Kto ma krew na rękach? Sami swoich rozbrajacie…

Image

„Sami swoich rozbrajacie, polską krew na rękach macie”. Taki oto baner zawisł na stalowowolskim wiadukcie 12 czerwca 2024 roku. Ten mocny tekst, trafia do serc i umysłów.

Zginął nasz żołnierz, nasz człowiek, Polak, strzeżący wschodniej granicy, 21- letni sierżant Mateusz Sitek. Pochowany został w miejscowości Nowy Lubiel.

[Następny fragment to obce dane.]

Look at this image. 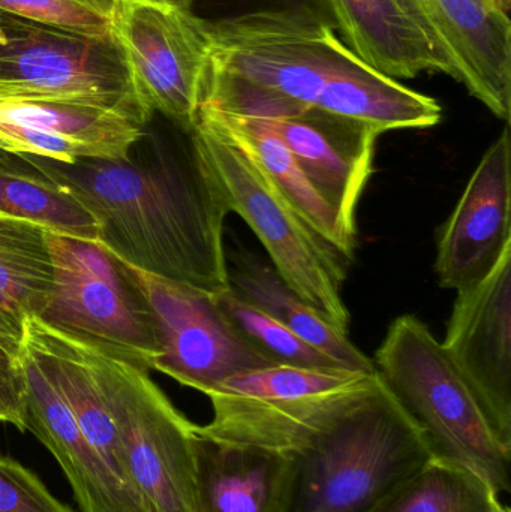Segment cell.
Returning <instances> with one entry per match:
<instances>
[{"label":"cell","mask_w":511,"mask_h":512,"mask_svg":"<svg viewBox=\"0 0 511 512\" xmlns=\"http://www.w3.org/2000/svg\"><path fill=\"white\" fill-rule=\"evenodd\" d=\"M53 286L36 319L108 357L150 372L159 354L155 319L129 265L99 242L47 230Z\"/></svg>","instance_id":"cell-6"},{"label":"cell","mask_w":511,"mask_h":512,"mask_svg":"<svg viewBox=\"0 0 511 512\" xmlns=\"http://www.w3.org/2000/svg\"><path fill=\"white\" fill-rule=\"evenodd\" d=\"M450 77L498 119L511 113L510 15L491 0H402Z\"/></svg>","instance_id":"cell-14"},{"label":"cell","mask_w":511,"mask_h":512,"mask_svg":"<svg viewBox=\"0 0 511 512\" xmlns=\"http://www.w3.org/2000/svg\"><path fill=\"white\" fill-rule=\"evenodd\" d=\"M53 286L47 230L0 215V309L23 324L44 309Z\"/></svg>","instance_id":"cell-22"},{"label":"cell","mask_w":511,"mask_h":512,"mask_svg":"<svg viewBox=\"0 0 511 512\" xmlns=\"http://www.w3.org/2000/svg\"><path fill=\"white\" fill-rule=\"evenodd\" d=\"M198 111L215 120L236 143L248 150L267 179L318 237L341 252L348 261L354 258L356 245L347 239L329 204L309 182L293 153L273 129L257 117L234 116L204 107Z\"/></svg>","instance_id":"cell-20"},{"label":"cell","mask_w":511,"mask_h":512,"mask_svg":"<svg viewBox=\"0 0 511 512\" xmlns=\"http://www.w3.org/2000/svg\"><path fill=\"white\" fill-rule=\"evenodd\" d=\"M197 512H282L288 456L195 433Z\"/></svg>","instance_id":"cell-17"},{"label":"cell","mask_w":511,"mask_h":512,"mask_svg":"<svg viewBox=\"0 0 511 512\" xmlns=\"http://www.w3.org/2000/svg\"><path fill=\"white\" fill-rule=\"evenodd\" d=\"M119 0H0V11L86 36H110Z\"/></svg>","instance_id":"cell-25"},{"label":"cell","mask_w":511,"mask_h":512,"mask_svg":"<svg viewBox=\"0 0 511 512\" xmlns=\"http://www.w3.org/2000/svg\"><path fill=\"white\" fill-rule=\"evenodd\" d=\"M72 99L150 122L116 36H86L0 11V101Z\"/></svg>","instance_id":"cell-8"},{"label":"cell","mask_w":511,"mask_h":512,"mask_svg":"<svg viewBox=\"0 0 511 512\" xmlns=\"http://www.w3.org/2000/svg\"><path fill=\"white\" fill-rule=\"evenodd\" d=\"M24 328L21 322L12 318L11 315L0 309V348L9 355V357L18 360V355L23 346Z\"/></svg>","instance_id":"cell-29"},{"label":"cell","mask_w":511,"mask_h":512,"mask_svg":"<svg viewBox=\"0 0 511 512\" xmlns=\"http://www.w3.org/2000/svg\"><path fill=\"white\" fill-rule=\"evenodd\" d=\"M240 116L263 120L284 141L356 245L357 207L371 179L375 143L383 132L363 120L303 108L258 107Z\"/></svg>","instance_id":"cell-11"},{"label":"cell","mask_w":511,"mask_h":512,"mask_svg":"<svg viewBox=\"0 0 511 512\" xmlns=\"http://www.w3.org/2000/svg\"><path fill=\"white\" fill-rule=\"evenodd\" d=\"M147 126V125H146ZM126 161H32L65 185L99 224V243L126 264L210 294L230 288L224 222L230 209L195 143L146 129ZM29 156V155H27Z\"/></svg>","instance_id":"cell-1"},{"label":"cell","mask_w":511,"mask_h":512,"mask_svg":"<svg viewBox=\"0 0 511 512\" xmlns=\"http://www.w3.org/2000/svg\"><path fill=\"white\" fill-rule=\"evenodd\" d=\"M0 512H75L51 495L38 475L0 454Z\"/></svg>","instance_id":"cell-26"},{"label":"cell","mask_w":511,"mask_h":512,"mask_svg":"<svg viewBox=\"0 0 511 512\" xmlns=\"http://www.w3.org/2000/svg\"><path fill=\"white\" fill-rule=\"evenodd\" d=\"M113 33L147 113L192 131L210 53L206 20L183 9L119 0Z\"/></svg>","instance_id":"cell-9"},{"label":"cell","mask_w":511,"mask_h":512,"mask_svg":"<svg viewBox=\"0 0 511 512\" xmlns=\"http://www.w3.org/2000/svg\"><path fill=\"white\" fill-rule=\"evenodd\" d=\"M0 423H2V421H0Z\"/></svg>","instance_id":"cell-32"},{"label":"cell","mask_w":511,"mask_h":512,"mask_svg":"<svg viewBox=\"0 0 511 512\" xmlns=\"http://www.w3.org/2000/svg\"><path fill=\"white\" fill-rule=\"evenodd\" d=\"M24 387V432H30L59 463L81 512H150L144 499L126 489L96 456L59 388L35 354L18 355Z\"/></svg>","instance_id":"cell-16"},{"label":"cell","mask_w":511,"mask_h":512,"mask_svg":"<svg viewBox=\"0 0 511 512\" xmlns=\"http://www.w3.org/2000/svg\"><path fill=\"white\" fill-rule=\"evenodd\" d=\"M74 343L107 403L126 471L150 512H197V426L174 408L149 372Z\"/></svg>","instance_id":"cell-7"},{"label":"cell","mask_w":511,"mask_h":512,"mask_svg":"<svg viewBox=\"0 0 511 512\" xmlns=\"http://www.w3.org/2000/svg\"><path fill=\"white\" fill-rule=\"evenodd\" d=\"M123 2L146 3V5L168 6V8L183 9V11H191L192 8V0H123Z\"/></svg>","instance_id":"cell-30"},{"label":"cell","mask_w":511,"mask_h":512,"mask_svg":"<svg viewBox=\"0 0 511 512\" xmlns=\"http://www.w3.org/2000/svg\"><path fill=\"white\" fill-rule=\"evenodd\" d=\"M511 246L509 126L486 150L438 237V283L464 291L482 282Z\"/></svg>","instance_id":"cell-15"},{"label":"cell","mask_w":511,"mask_h":512,"mask_svg":"<svg viewBox=\"0 0 511 512\" xmlns=\"http://www.w3.org/2000/svg\"><path fill=\"white\" fill-rule=\"evenodd\" d=\"M441 345L511 450V246L482 282L458 292Z\"/></svg>","instance_id":"cell-12"},{"label":"cell","mask_w":511,"mask_h":512,"mask_svg":"<svg viewBox=\"0 0 511 512\" xmlns=\"http://www.w3.org/2000/svg\"><path fill=\"white\" fill-rule=\"evenodd\" d=\"M147 120L122 108L72 99H2L0 150L75 164L126 161Z\"/></svg>","instance_id":"cell-13"},{"label":"cell","mask_w":511,"mask_h":512,"mask_svg":"<svg viewBox=\"0 0 511 512\" xmlns=\"http://www.w3.org/2000/svg\"><path fill=\"white\" fill-rule=\"evenodd\" d=\"M230 288L252 306L290 328L309 345L353 372H375L366 357L348 337V331L333 324L326 315L306 303L279 276L275 267L239 246L227 256Z\"/></svg>","instance_id":"cell-19"},{"label":"cell","mask_w":511,"mask_h":512,"mask_svg":"<svg viewBox=\"0 0 511 512\" xmlns=\"http://www.w3.org/2000/svg\"><path fill=\"white\" fill-rule=\"evenodd\" d=\"M206 24L210 53L200 108L320 110L371 123L383 134L441 122L434 98L375 71L317 18L258 12Z\"/></svg>","instance_id":"cell-2"},{"label":"cell","mask_w":511,"mask_h":512,"mask_svg":"<svg viewBox=\"0 0 511 512\" xmlns=\"http://www.w3.org/2000/svg\"><path fill=\"white\" fill-rule=\"evenodd\" d=\"M0 421L24 432V387L18 360L0 348Z\"/></svg>","instance_id":"cell-28"},{"label":"cell","mask_w":511,"mask_h":512,"mask_svg":"<svg viewBox=\"0 0 511 512\" xmlns=\"http://www.w3.org/2000/svg\"><path fill=\"white\" fill-rule=\"evenodd\" d=\"M0 215L41 225L60 236L99 242V224L86 206L27 155L0 150Z\"/></svg>","instance_id":"cell-21"},{"label":"cell","mask_w":511,"mask_h":512,"mask_svg":"<svg viewBox=\"0 0 511 512\" xmlns=\"http://www.w3.org/2000/svg\"><path fill=\"white\" fill-rule=\"evenodd\" d=\"M129 271L155 319L161 349L153 370L207 396L231 376L276 366L234 327L216 294L144 273L132 265Z\"/></svg>","instance_id":"cell-10"},{"label":"cell","mask_w":511,"mask_h":512,"mask_svg":"<svg viewBox=\"0 0 511 512\" xmlns=\"http://www.w3.org/2000/svg\"><path fill=\"white\" fill-rule=\"evenodd\" d=\"M494 5H497L498 8L503 9L504 12L509 14L510 12V0H491Z\"/></svg>","instance_id":"cell-31"},{"label":"cell","mask_w":511,"mask_h":512,"mask_svg":"<svg viewBox=\"0 0 511 512\" xmlns=\"http://www.w3.org/2000/svg\"><path fill=\"white\" fill-rule=\"evenodd\" d=\"M216 301L234 327L273 364L312 369H345L309 345L290 328L243 300L233 289L228 288L216 294Z\"/></svg>","instance_id":"cell-24"},{"label":"cell","mask_w":511,"mask_h":512,"mask_svg":"<svg viewBox=\"0 0 511 512\" xmlns=\"http://www.w3.org/2000/svg\"><path fill=\"white\" fill-rule=\"evenodd\" d=\"M194 138L228 209L251 227L279 276L306 303L348 331L350 310L342 298V286L350 261L314 233L248 150L201 111Z\"/></svg>","instance_id":"cell-5"},{"label":"cell","mask_w":511,"mask_h":512,"mask_svg":"<svg viewBox=\"0 0 511 512\" xmlns=\"http://www.w3.org/2000/svg\"><path fill=\"white\" fill-rule=\"evenodd\" d=\"M372 361L434 459L471 469L498 495L510 493L511 450L425 322L396 318Z\"/></svg>","instance_id":"cell-4"},{"label":"cell","mask_w":511,"mask_h":512,"mask_svg":"<svg viewBox=\"0 0 511 512\" xmlns=\"http://www.w3.org/2000/svg\"><path fill=\"white\" fill-rule=\"evenodd\" d=\"M432 459L375 370L320 432L288 454L282 512H369Z\"/></svg>","instance_id":"cell-3"},{"label":"cell","mask_w":511,"mask_h":512,"mask_svg":"<svg viewBox=\"0 0 511 512\" xmlns=\"http://www.w3.org/2000/svg\"><path fill=\"white\" fill-rule=\"evenodd\" d=\"M339 38L371 68L393 80L423 72L449 75L425 30L402 0H327Z\"/></svg>","instance_id":"cell-18"},{"label":"cell","mask_w":511,"mask_h":512,"mask_svg":"<svg viewBox=\"0 0 511 512\" xmlns=\"http://www.w3.org/2000/svg\"><path fill=\"white\" fill-rule=\"evenodd\" d=\"M195 15L203 11V20H225L258 12H284L308 15L333 26L332 12L327 0H192Z\"/></svg>","instance_id":"cell-27"},{"label":"cell","mask_w":511,"mask_h":512,"mask_svg":"<svg viewBox=\"0 0 511 512\" xmlns=\"http://www.w3.org/2000/svg\"><path fill=\"white\" fill-rule=\"evenodd\" d=\"M369 512H510L494 487L458 463L432 459Z\"/></svg>","instance_id":"cell-23"}]
</instances>
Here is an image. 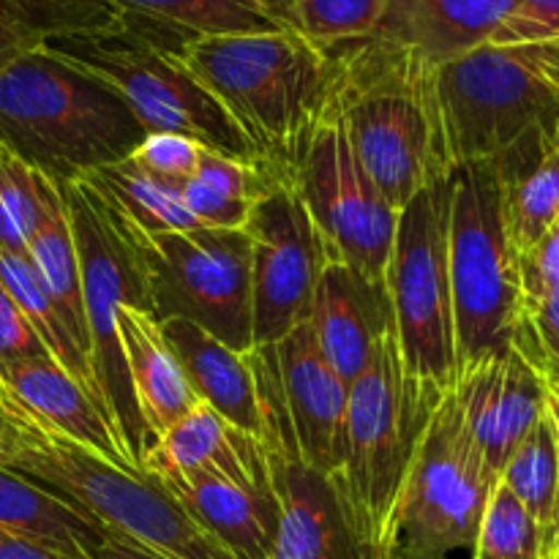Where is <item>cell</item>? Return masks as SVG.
<instances>
[{
    "label": "cell",
    "instance_id": "cell-32",
    "mask_svg": "<svg viewBox=\"0 0 559 559\" xmlns=\"http://www.w3.org/2000/svg\"><path fill=\"white\" fill-rule=\"evenodd\" d=\"M500 484H506L516 500L538 519L549 540L559 497V435L549 415L544 413V418L519 442L502 469Z\"/></svg>",
    "mask_w": 559,
    "mask_h": 559
},
{
    "label": "cell",
    "instance_id": "cell-10",
    "mask_svg": "<svg viewBox=\"0 0 559 559\" xmlns=\"http://www.w3.org/2000/svg\"><path fill=\"white\" fill-rule=\"evenodd\" d=\"M69 207L71 233H74L76 260L82 276V304H85L87 336H91V364L102 388L104 409L109 415L120 448L134 469H140L147 431L131 391L129 366L118 336L115 311L134 306L147 311L145 278L134 246L107 216L98 197L85 183L58 186ZM142 473V469H140Z\"/></svg>",
    "mask_w": 559,
    "mask_h": 559
},
{
    "label": "cell",
    "instance_id": "cell-1",
    "mask_svg": "<svg viewBox=\"0 0 559 559\" xmlns=\"http://www.w3.org/2000/svg\"><path fill=\"white\" fill-rule=\"evenodd\" d=\"M333 102L349 145L380 194L402 211L453 169L442 126L437 66L380 36L325 49Z\"/></svg>",
    "mask_w": 559,
    "mask_h": 559
},
{
    "label": "cell",
    "instance_id": "cell-5",
    "mask_svg": "<svg viewBox=\"0 0 559 559\" xmlns=\"http://www.w3.org/2000/svg\"><path fill=\"white\" fill-rule=\"evenodd\" d=\"M0 424L11 442L5 469L63 497L82 513L164 559H222L224 551L145 473L107 462L47 429L0 385Z\"/></svg>",
    "mask_w": 559,
    "mask_h": 559
},
{
    "label": "cell",
    "instance_id": "cell-43",
    "mask_svg": "<svg viewBox=\"0 0 559 559\" xmlns=\"http://www.w3.org/2000/svg\"><path fill=\"white\" fill-rule=\"evenodd\" d=\"M87 559H164L153 551H147L145 546L134 544V540L123 538L118 533H107V538L96 546V549L87 555Z\"/></svg>",
    "mask_w": 559,
    "mask_h": 559
},
{
    "label": "cell",
    "instance_id": "cell-28",
    "mask_svg": "<svg viewBox=\"0 0 559 559\" xmlns=\"http://www.w3.org/2000/svg\"><path fill=\"white\" fill-rule=\"evenodd\" d=\"M123 20L115 0H0V69L52 38L109 31Z\"/></svg>",
    "mask_w": 559,
    "mask_h": 559
},
{
    "label": "cell",
    "instance_id": "cell-13",
    "mask_svg": "<svg viewBox=\"0 0 559 559\" xmlns=\"http://www.w3.org/2000/svg\"><path fill=\"white\" fill-rule=\"evenodd\" d=\"M289 183L320 235L328 262L385 282L399 211L355 156L333 96L300 151Z\"/></svg>",
    "mask_w": 559,
    "mask_h": 559
},
{
    "label": "cell",
    "instance_id": "cell-7",
    "mask_svg": "<svg viewBox=\"0 0 559 559\" xmlns=\"http://www.w3.org/2000/svg\"><path fill=\"white\" fill-rule=\"evenodd\" d=\"M167 31L145 16L126 14L118 27L52 38L44 49L107 82L145 131L189 136L207 151L262 169L249 136L180 60L186 36Z\"/></svg>",
    "mask_w": 559,
    "mask_h": 559
},
{
    "label": "cell",
    "instance_id": "cell-24",
    "mask_svg": "<svg viewBox=\"0 0 559 559\" xmlns=\"http://www.w3.org/2000/svg\"><path fill=\"white\" fill-rule=\"evenodd\" d=\"M118 320L120 347L129 366L131 391L145 424L147 442L178 424L183 415L200 404L191 391L173 347L164 338L162 325L147 311L134 306H120Z\"/></svg>",
    "mask_w": 559,
    "mask_h": 559
},
{
    "label": "cell",
    "instance_id": "cell-11",
    "mask_svg": "<svg viewBox=\"0 0 559 559\" xmlns=\"http://www.w3.org/2000/svg\"><path fill=\"white\" fill-rule=\"evenodd\" d=\"M453 169L431 180L399 211L385 287L393 309L399 353L420 380L440 391L456 382V336L448 235H451Z\"/></svg>",
    "mask_w": 559,
    "mask_h": 559
},
{
    "label": "cell",
    "instance_id": "cell-12",
    "mask_svg": "<svg viewBox=\"0 0 559 559\" xmlns=\"http://www.w3.org/2000/svg\"><path fill=\"white\" fill-rule=\"evenodd\" d=\"M500 484L445 393L409 469L393 530V559H445L473 549Z\"/></svg>",
    "mask_w": 559,
    "mask_h": 559
},
{
    "label": "cell",
    "instance_id": "cell-47",
    "mask_svg": "<svg viewBox=\"0 0 559 559\" xmlns=\"http://www.w3.org/2000/svg\"><path fill=\"white\" fill-rule=\"evenodd\" d=\"M9 456H11V442H9V435H5L3 424H0V467L9 464Z\"/></svg>",
    "mask_w": 559,
    "mask_h": 559
},
{
    "label": "cell",
    "instance_id": "cell-23",
    "mask_svg": "<svg viewBox=\"0 0 559 559\" xmlns=\"http://www.w3.org/2000/svg\"><path fill=\"white\" fill-rule=\"evenodd\" d=\"M158 325L194 396L229 426L262 440L260 393L249 358L189 320H164Z\"/></svg>",
    "mask_w": 559,
    "mask_h": 559
},
{
    "label": "cell",
    "instance_id": "cell-3",
    "mask_svg": "<svg viewBox=\"0 0 559 559\" xmlns=\"http://www.w3.org/2000/svg\"><path fill=\"white\" fill-rule=\"evenodd\" d=\"M145 134L107 82L44 47L0 69V142L52 183L123 162Z\"/></svg>",
    "mask_w": 559,
    "mask_h": 559
},
{
    "label": "cell",
    "instance_id": "cell-8",
    "mask_svg": "<svg viewBox=\"0 0 559 559\" xmlns=\"http://www.w3.org/2000/svg\"><path fill=\"white\" fill-rule=\"evenodd\" d=\"M456 377L511 349L524 314L519 251L502 211V183L491 162L453 167L451 235Z\"/></svg>",
    "mask_w": 559,
    "mask_h": 559
},
{
    "label": "cell",
    "instance_id": "cell-29",
    "mask_svg": "<svg viewBox=\"0 0 559 559\" xmlns=\"http://www.w3.org/2000/svg\"><path fill=\"white\" fill-rule=\"evenodd\" d=\"M126 14L145 16L180 36H249L289 31L282 0H115Z\"/></svg>",
    "mask_w": 559,
    "mask_h": 559
},
{
    "label": "cell",
    "instance_id": "cell-39",
    "mask_svg": "<svg viewBox=\"0 0 559 559\" xmlns=\"http://www.w3.org/2000/svg\"><path fill=\"white\" fill-rule=\"evenodd\" d=\"M180 197L183 205L202 227L213 229H243L251 216V200H235V197L218 194L211 186L200 183L197 178H189L180 183Z\"/></svg>",
    "mask_w": 559,
    "mask_h": 559
},
{
    "label": "cell",
    "instance_id": "cell-16",
    "mask_svg": "<svg viewBox=\"0 0 559 559\" xmlns=\"http://www.w3.org/2000/svg\"><path fill=\"white\" fill-rule=\"evenodd\" d=\"M262 445L278 502L271 559H391L355 530L333 480L298 456L271 413H262Z\"/></svg>",
    "mask_w": 559,
    "mask_h": 559
},
{
    "label": "cell",
    "instance_id": "cell-21",
    "mask_svg": "<svg viewBox=\"0 0 559 559\" xmlns=\"http://www.w3.org/2000/svg\"><path fill=\"white\" fill-rule=\"evenodd\" d=\"M519 0H388L374 36L445 66L495 38Z\"/></svg>",
    "mask_w": 559,
    "mask_h": 559
},
{
    "label": "cell",
    "instance_id": "cell-18",
    "mask_svg": "<svg viewBox=\"0 0 559 559\" xmlns=\"http://www.w3.org/2000/svg\"><path fill=\"white\" fill-rule=\"evenodd\" d=\"M233 559H271L278 502L271 478L235 480L216 469L147 475Z\"/></svg>",
    "mask_w": 559,
    "mask_h": 559
},
{
    "label": "cell",
    "instance_id": "cell-33",
    "mask_svg": "<svg viewBox=\"0 0 559 559\" xmlns=\"http://www.w3.org/2000/svg\"><path fill=\"white\" fill-rule=\"evenodd\" d=\"M388 0H282L289 31L320 49L374 36Z\"/></svg>",
    "mask_w": 559,
    "mask_h": 559
},
{
    "label": "cell",
    "instance_id": "cell-37",
    "mask_svg": "<svg viewBox=\"0 0 559 559\" xmlns=\"http://www.w3.org/2000/svg\"><path fill=\"white\" fill-rule=\"evenodd\" d=\"M200 151V142L189 140V136L169 134V131H147L129 158L156 178L183 183L194 175Z\"/></svg>",
    "mask_w": 559,
    "mask_h": 559
},
{
    "label": "cell",
    "instance_id": "cell-38",
    "mask_svg": "<svg viewBox=\"0 0 559 559\" xmlns=\"http://www.w3.org/2000/svg\"><path fill=\"white\" fill-rule=\"evenodd\" d=\"M191 178L211 186V189L218 191V194L235 197V200H251V202L260 200L262 191L273 183L262 169L238 162V158L222 156V153L216 151H207V147H202L200 151V162H197V169Z\"/></svg>",
    "mask_w": 559,
    "mask_h": 559
},
{
    "label": "cell",
    "instance_id": "cell-15",
    "mask_svg": "<svg viewBox=\"0 0 559 559\" xmlns=\"http://www.w3.org/2000/svg\"><path fill=\"white\" fill-rule=\"evenodd\" d=\"M260 404L271 407L293 435L295 451L328 478L342 467L349 385L333 371L309 320L271 347L246 353Z\"/></svg>",
    "mask_w": 559,
    "mask_h": 559
},
{
    "label": "cell",
    "instance_id": "cell-2",
    "mask_svg": "<svg viewBox=\"0 0 559 559\" xmlns=\"http://www.w3.org/2000/svg\"><path fill=\"white\" fill-rule=\"evenodd\" d=\"M186 69L260 153L262 173L289 180L333 96V60L295 31L197 36L178 47Z\"/></svg>",
    "mask_w": 559,
    "mask_h": 559
},
{
    "label": "cell",
    "instance_id": "cell-25",
    "mask_svg": "<svg viewBox=\"0 0 559 559\" xmlns=\"http://www.w3.org/2000/svg\"><path fill=\"white\" fill-rule=\"evenodd\" d=\"M0 530L66 559H87L107 530L63 497L0 467Z\"/></svg>",
    "mask_w": 559,
    "mask_h": 559
},
{
    "label": "cell",
    "instance_id": "cell-42",
    "mask_svg": "<svg viewBox=\"0 0 559 559\" xmlns=\"http://www.w3.org/2000/svg\"><path fill=\"white\" fill-rule=\"evenodd\" d=\"M49 358L41 338L31 328L27 317L11 298L9 289L0 284V364H14V360Z\"/></svg>",
    "mask_w": 559,
    "mask_h": 559
},
{
    "label": "cell",
    "instance_id": "cell-41",
    "mask_svg": "<svg viewBox=\"0 0 559 559\" xmlns=\"http://www.w3.org/2000/svg\"><path fill=\"white\" fill-rule=\"evenodd\" d=\"M519 271H522L524 306L535 304L559 287V216L546 229L544 238L519 257Z\"/></svg>",
    "mask_w": 559,
    "mask_h": 559
},
{
    "label": "cell",
    "instance_id": "cell-44",
    "mask_svg": "<svg viewBox=\"0 0 559 559\" xmlns=\"http://www.w3.org/2000/svg\"><path fill=\"white\" fill-rule=\"evenodd\" d=\"M0 559H66L55 551L41 549V546L31 544L25 538H16V535L0 530Z\"/></svg>",
    "mask_w": 559,
    "mask_h": 559
},
{
    "label": "cell",
    "instance_id": "cell-14",
    "mask_svg": "<svg viewBox=\"0 0 559 559\" xmlns=\"http://www.w3.org/2000/svg\"><path fill=\"white\" fill-rule=\"evenodd\" d=\"M251 240L254 347H271L311 317L325 249L289 180H273L246 222Z\"/></svg>",
    "mask_w": 559,
    "mask_h": 559
},
{
    "label": "cell",
    "instance_id": "cell-19",
    "mask_svg": "<svg viewBox=\"0 0 559 559\" xmlns=\"http://www.w3.org/2000/svg\"><path fill=\"white\" fill-rule=\"evenodd\" d=\"M309 325L333 371L353 385L371 364L382 338L393 331L385 282L328 262L311 300Z\"/></svg>",
    "mask_w": 559,
    "mask_h": 559
},
{
    "label": "cell",
    "instance_id": "cell-26",
    "mask_svg": "<svg viewBox=\"0 0 559 559\" xmlns=\"http://www.w3.org/2000/svg\"><path fill=\"white\" fill-rule=\"evenodd\" d=\"M80 180L102 200L109 216L131 235L151 238V235L202 227L186 211L180 183L145 173L131 158L93 169Z\"/></svg>",
    "mask_w": 559,
    "mask_h": 559
},
{
    "label": "cell",
    "instance_id": "cell-48",
    "mask_svg": "<svg viewBox=\"0 0 559 559\" xmlns=\"http://www.w3.org/2000/svg\"><path fill=\"white\" fill-rule=\"evenodd\" d=\"M222 559H233V557H229V555H227V551H224V555H222Z\"/></svg>",
    "mask_w": 559,
    "mask_h": 559
},
{
    "label": "cell",
    "instance_id": "cell-46",
    "mask_svg": "<svg viewBox=\"0 0 559 559\" xmlns=\"http://www.w3.org/2000/svg\"><path fill=\"white\" fill-rule=\"evenodd\" d=\"M549 559H559V497H557L555 522H551L549 527Z\"/></svg>",
    "mask_w": 559,
    "mask_h": 559
},
{
    "label": "cell",
    "instance_id": "cell-20",
    "mask_svg": "<svg viewBox=\"0 0 559 559\" xmlns=\"http://www.w3.org/2000/svg\"><path fill=\"white\" fill-rule=\"evenodd\" d=\"M0 385L31 418L76 445L98 453L107 462L134 469L120 448L112 424L91 393L52 358H31L0 364ZM140 473V469H136Z\"/></svg>",
    "mask_w": 559,
    "mask_h": 559
},
{
    "label": "cell",
    "instance_id": "cell-36",
    "mask_svg": "<svg viewBox=\"0 0 559 559\" xmlns=\"http://www.w3.org/2000/svg\"><path fill=\"white\" fill-rule=\"evenodd\" d=\"M511 347L519 349L546 382L559 380V287L524 306Z\"/></svg>",
    "mask_w": 559,
    "mask_h": 559
},
{
    "label": "cell",
    "instance_id": "cell-30",
    "mask_svg": "<svg viewBox=\"0 0 559 559\" xmlns=\"http://www.w3.org/2000/svg\"><path fill=\"white\" fill-rule=\"evenodd\" d=\"M0 284L9 289V295L16 300L22 314L27 317V322H31V328L36 331V336L41 338L49 358H52L55 364L63 366V369L91 393L93 402L104 409L102 388H98L96 374H93L91 358H87V355L76 347L74 338H71L69 328H66L52 295L44 287L41 276H38V271L33 267L31 257L11 254V251L0 249ZM104 415H107V409H104Z\"/></svg>",
    "mask_w": 559,
    "mask_h": 559
},
{
    "label": "cell",
    "instance_id": "cell-45",
    "mask_svg": "<svg viewBox=\"0 0 559 559\" xmlns=\"http://www.w3.org/2000/svg\"><path fill=\"white\" fill-rule=\"evenodd\" d=\"M546 415H549L559 435V380L546 382Z\"/></svg>",
    "mask_w": 559,
    "mask_h": 559
},
{
    "label": "cell",
    "instance_id": "cell-22",
    "mask_svg": "<svg viewBox=\"0 0 559 559\" xmlns=\"http://www.w3.org/2000/svg\"><path fill=\"white\" fill-rule=\"evenodd\" d=\"M140 469L145 475L216 469L235 480L271 478L262 440L229 426L222 415L202 402L178 424L147 442Z\"/></svg>",
    "mask_w": 559,
    "mask_h": 559
},
{
    "label": "cell",
    "instance_id": "cell-40",
    "mask_svg": "<svg viewBox=\"0 0 559 559\" xmlns=\"http://www.w3.org/2000/svg\"><path fill=\"white\" fill-rule=\"evenodd\" d=\"M559 38V0H519L489 44H527Z\"/></svg>",
    "mask_w": 559,
    "mask_h": 559
},
{
    "label": "cell",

- Nóż, który ugodził śp. sierżanta Mateusza Sitka, ugodził całe Wojsko Polskie- mówił podczas poruszającego kazania ksiądz z parafii pw. Świętej Anny.

I nie miał racji, bo ten nóż ugodził także każdego Polaka. Nasi żołnierze bronią granicy gazem i tarczą, bo „nam strzelać nie kazano”. Polacy walczą więc słowem i takimi jak ten banerami…

Mateusz Sitek został ugodzony nożem w pierś 28 maja br. w okolicach Dubicz Cerkiewnych. Imigrant, wraz z grupą innych awanturujących się osób, próbował sforsować barierę na granicy z Białorusią. Napastnik atakował polskich żołnierzy nożem zamocowanym na długim kiju, który wsunął przez płot. Ciężko ranny żołnierz, był obrzucany wraz z innymi broniącymi granicy, kamieniami i gałęziami. Pomocy udzielono mu najpierw w szpitalu w Hajnówce, a później leczono go w Wojskowym Instytucie Medycznym w Warszawie. Mimo wysiłku lekarzy zmarł 6 czerwca. Został pośmiertnie awansowany na stopień sierżanta Wojska Polskiego oraz odznaczony "Złotym Medalem za Zasługi dla Obronności Kraju".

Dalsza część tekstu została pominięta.